[WRITTEN INSTRUCTION]: Copy out the source lines word for word, beginning with the very first line and ending with the line that contains "Answer: (338,62,531,383): bare", including both of these lines.

Source lines
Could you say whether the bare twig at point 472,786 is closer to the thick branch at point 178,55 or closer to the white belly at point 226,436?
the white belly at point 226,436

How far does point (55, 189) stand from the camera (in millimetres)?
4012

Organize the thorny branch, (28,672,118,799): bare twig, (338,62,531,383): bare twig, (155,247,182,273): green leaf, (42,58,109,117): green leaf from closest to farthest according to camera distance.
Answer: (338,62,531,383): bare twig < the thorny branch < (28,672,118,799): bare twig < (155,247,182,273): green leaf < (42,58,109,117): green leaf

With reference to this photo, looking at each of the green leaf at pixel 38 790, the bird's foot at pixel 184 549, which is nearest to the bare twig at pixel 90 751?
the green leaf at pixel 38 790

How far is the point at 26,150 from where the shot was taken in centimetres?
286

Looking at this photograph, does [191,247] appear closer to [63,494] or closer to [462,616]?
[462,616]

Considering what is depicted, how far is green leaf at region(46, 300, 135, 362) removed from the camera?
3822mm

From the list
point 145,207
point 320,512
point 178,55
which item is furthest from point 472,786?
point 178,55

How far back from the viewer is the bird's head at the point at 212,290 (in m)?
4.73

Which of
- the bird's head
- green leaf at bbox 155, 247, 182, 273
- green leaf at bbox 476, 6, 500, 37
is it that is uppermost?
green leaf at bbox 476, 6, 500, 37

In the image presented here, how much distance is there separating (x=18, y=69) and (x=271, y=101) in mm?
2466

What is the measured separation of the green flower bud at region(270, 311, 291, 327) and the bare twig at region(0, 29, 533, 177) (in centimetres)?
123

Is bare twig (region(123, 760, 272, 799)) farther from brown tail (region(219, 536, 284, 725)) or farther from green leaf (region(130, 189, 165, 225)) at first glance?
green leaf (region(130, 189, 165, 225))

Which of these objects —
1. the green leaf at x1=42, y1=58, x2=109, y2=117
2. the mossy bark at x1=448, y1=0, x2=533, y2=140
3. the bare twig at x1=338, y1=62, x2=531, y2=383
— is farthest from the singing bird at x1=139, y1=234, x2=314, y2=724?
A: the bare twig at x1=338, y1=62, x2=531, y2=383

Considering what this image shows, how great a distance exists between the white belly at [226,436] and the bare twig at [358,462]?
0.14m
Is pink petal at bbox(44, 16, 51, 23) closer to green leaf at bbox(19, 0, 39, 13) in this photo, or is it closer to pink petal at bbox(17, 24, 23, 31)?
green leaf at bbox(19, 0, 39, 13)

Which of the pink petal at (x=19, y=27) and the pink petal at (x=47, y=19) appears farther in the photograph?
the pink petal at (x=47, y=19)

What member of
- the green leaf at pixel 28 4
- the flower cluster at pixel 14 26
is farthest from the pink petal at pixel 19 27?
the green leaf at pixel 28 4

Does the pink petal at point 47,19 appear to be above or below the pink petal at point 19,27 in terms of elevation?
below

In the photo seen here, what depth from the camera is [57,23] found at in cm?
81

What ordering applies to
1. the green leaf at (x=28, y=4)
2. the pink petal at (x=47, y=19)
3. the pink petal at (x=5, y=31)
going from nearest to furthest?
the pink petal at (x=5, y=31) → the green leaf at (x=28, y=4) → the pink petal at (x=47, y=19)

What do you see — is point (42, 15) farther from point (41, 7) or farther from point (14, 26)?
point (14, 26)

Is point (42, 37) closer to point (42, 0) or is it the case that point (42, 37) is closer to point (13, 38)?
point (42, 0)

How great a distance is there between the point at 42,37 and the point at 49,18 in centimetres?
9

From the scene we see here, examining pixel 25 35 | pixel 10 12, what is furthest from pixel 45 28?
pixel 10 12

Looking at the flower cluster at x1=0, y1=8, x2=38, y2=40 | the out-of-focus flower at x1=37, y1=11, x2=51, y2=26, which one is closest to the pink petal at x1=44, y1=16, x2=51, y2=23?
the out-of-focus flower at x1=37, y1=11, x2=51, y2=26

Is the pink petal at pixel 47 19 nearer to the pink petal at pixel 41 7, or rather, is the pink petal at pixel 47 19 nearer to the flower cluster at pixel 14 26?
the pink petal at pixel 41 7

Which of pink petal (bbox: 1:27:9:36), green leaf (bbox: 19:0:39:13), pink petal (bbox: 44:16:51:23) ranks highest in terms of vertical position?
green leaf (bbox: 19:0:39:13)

[COMPLETE RESPONSE]:
Could you say whether the bare twig at point 472,786 is closer to the thick branch at point 178,55 or closer to the white belly at point 226,436?
the white belly at point 226,436

How far does point (55, 189) stand from the camera (in millimetres)?
4012

Organize the thorny branch, (28,672,118,799): bare twig, (338,62,531,383): bare twig, (155,247,182,273): green leaf, (42,58,109,117): green leaf from closest to farthest according to camera distance.
Answer: (338,62,531,383): bare twig < the thorny branch < (28,672,118,799): bare twig < (155,247,182,273): green leaf < (42,58,109,117): green leaf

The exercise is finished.